AUSGEWÄHLTER TEXT →
_____

Entnahme von Daten aus einer geschützten Datenbank? ^

[6]
Im Hinblick auf das Urheberrecht wird in den obigen Fällen davon ausgegangen, dass es sich um Verletzungen von Rechten an einer geschützten Datenbank handeln könnte. Diese wird entweder als geschützt festgestellt, oder es wird von einer genauen Prüfung abgesehen, da selbst bei vorliegen einer solchen Datenbank die Aktionen urheberrechtlich erlaubt wären.
[7]
Für ein Verbot wäre es u.A. erforderlich, dass wesentliche Teile der Datenbank entnommen und vervielfältigt oder öffentlich wiedergegeben werden [Hermann]. Eine derartige «Entnahme» von Daten liegt dann vor, wenn sich jemand ohne Zustimmung des Berechtigten Ergebnisse der Investition aneignet oder diese veröffentlicht (EuGH 9.11.2004, Rs. C-203/02, BHB Pferdewetten). Dies liegt bei «screen scraping» zweifellos vor, da eine Zustimmung meist nicht nachweisbar ist bzw. über AGBs oder einseitige Erklärungen jedes automatisierte Auslesen verboten wird, und die Informationen an eine unbestimmte Anzahl an Internetnutzern weitergeleitet werden. Im Gegensatz zur Entscheidung Paperboy (17.7.2003, I ZR 259/00 bzw. Meteodata, OGH 17.12.2002, 4 Ob 248/02b) wird hier eben nicht zu den Informationen direkt verlinkt, sondern diese Daten tatsächlich kopiert, ev. umformatiert oder umgestaltet, und erneut zur Anzeige gebracht – auch wenn oft ein Link zur Quelle, bzw. zusätzlichen nicht übernommenen Details, enthalten ist.

_____

BEREITGESTELLTE ANGABEN →
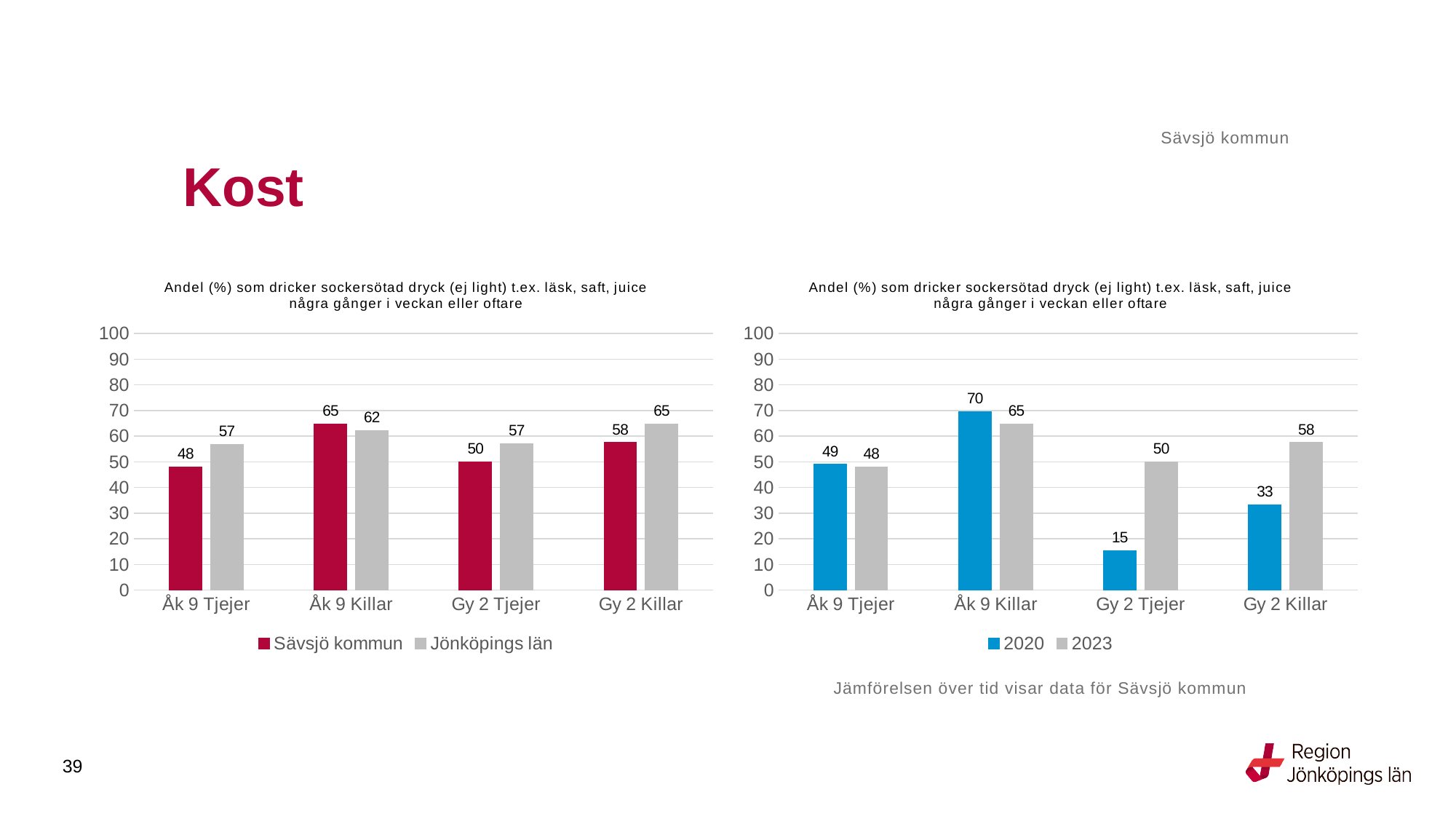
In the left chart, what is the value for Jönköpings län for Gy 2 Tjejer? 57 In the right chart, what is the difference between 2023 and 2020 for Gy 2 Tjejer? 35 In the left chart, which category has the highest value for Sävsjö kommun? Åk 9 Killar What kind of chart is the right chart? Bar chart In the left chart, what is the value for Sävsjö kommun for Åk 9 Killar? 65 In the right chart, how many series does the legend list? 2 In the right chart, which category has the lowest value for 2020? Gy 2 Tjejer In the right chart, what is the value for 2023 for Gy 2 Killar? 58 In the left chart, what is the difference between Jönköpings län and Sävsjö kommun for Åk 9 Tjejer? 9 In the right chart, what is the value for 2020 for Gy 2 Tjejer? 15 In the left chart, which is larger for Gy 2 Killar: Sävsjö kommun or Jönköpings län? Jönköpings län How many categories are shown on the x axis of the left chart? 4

_____

AUFGABENSTELLUNG → Entnehmen Sie den oben stehenden Text über die Entnahme von Daten aus geschützten Datenbanken vollständig und geben Sie ihn Wort für Wort unverändert wieder.

LÖSUNG →
Entnahme von Daten aus einer geschützten Datenbank? ^

[6]
Im Hinblick auf das Urheberrecht wird in den obigen Fällen davon ausgegangen, dass es sich um Verletzungen von Rechten an einer geschützten Datenbank handeln könnte. Diese wird entweder als geschützt festgestellt, oder es wird von einer genauen Prüfung abgesehen, da selbst bei vorliegen einer solchen Datenbank die Aktionen urheberrechtlich erlaubt wären.
[7]
Für ein Verbot wäre es u.A. erforderlich, dass wesentliche Teile der Datenbank entnommen und vervielfältigt oder öffentlich wiedergegeben werden [Hermann]. Eine derartige «Entnahme» von Daten liegt dann vor, wenn sich jemand ohne Zustimmung des Berechtigten Ergebnisse der Investition aneignet oder diese veröffentlicht (EuGH 9.11.2004, Rs. C-203/02, BHB Pferdewetten). Dies liegt bei «screen scraping» zweifellos vor, da eine Zustimmung meist nicht nachweisbar ist bzw. über AGBs oder einseitige Erklärungen jedes automatisierte Auslesen verboten wird, und die Informationen an eine unbestimmte Anzahl an Internetnutzern weitergeleitet werden. Im Gegensatz zur Entscheidung Paperboy (17.7.2003, I ZR 259/00 bzw. Meteodata, OGH 17.12.2002, 4 Ob 248/02b) wird hier eben nicht zu den Informationen direkt verlinkt, sondern diese Daten tatsächlich kopiert, ev. umformatiert oder umgestaltet, und erneut zur Anzeige gebracht – auch wenn oft ein Link zur Quelle, bzw. zusätzlichen nicht übernommenen Details, enthalten ist.